Based on time from surgery, in this study median DFS was 16.1 months and median OS was 33.3 months for the total study population, which compare favourably with published data for gemcitabine monotherapy, and indeed even with gemcitabine and capecitabine combination therapy (GemCap). Modification of the vaccination schedule, whilst appearing to eliminate the risk of allergic reactions, did not appear to compromise this encouraging efficacy.

A previous study suggested an association between the amount of chemotherapy and OS.20 In this study, median OS was 28.0 months (CI 26.1, 30.9) for those who completed six cycles of gemcitabine, or 5-FU and 14.6 months (CI 12.5, 16.9) for those who received less than six cycles. Our subgroup analysis showed that a similar trend with median OS for patients receiving five or six cycles of gemcitabine (or 5-FU) in combination with TG01 was 37.0 months in this subpopulation (n = 22). These findings may suggest synergism between TG01/GM-CSF and chemotherapy.

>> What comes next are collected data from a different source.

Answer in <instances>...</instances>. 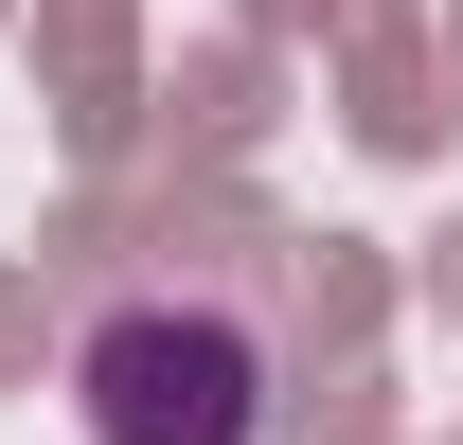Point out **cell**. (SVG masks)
Segmentation results:
<instances>
[{
	"label": "cell",
	"mask_w": 463,
	"mask_h": 445,
	"mask_svg": "<svg viewBox=\"0 0 463 445\" xmlns=\"http://www.w3.org/2000/svg\"><path fill=\"white\" fill-rule=\"evenodd\" d=\"M71 392H90V445H250V392H268V338L232 303H108L71 338Z\"/></svg>",
	"instance_id": "obj_1"
}]
</instances>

In conclusion, this pilot study demonstrated that TG01/GM-CSF vaccination produces an appropriate immune response, and is safe to use in conjunction with adjuvant chemotherapy. The study has also identified the vaccination schedule for future development of TG01 in pancreatic cancer in combination with chemotherapy. The clinical efficacy endpoints of DFS and OS compare favourably to historical data reported. Since this study was conducted, recent clinical trials have demonstrated improved survival with the use of combination chemotherapy (GemCap or mFOLFIRINOX) in the adjuvant setting, in patients sufficiently fit to receive these in the post-operative setting. Nevertheless, the majority of patients still experience disease recurrence, and further therapeutic advances are required. Thus, the incorporation of a safe, well-tolerated, non-cytotoxic agent such as TG01 may be particularly attractive in this context, and based on the encouraging safety, immunological and efficacy data presented here.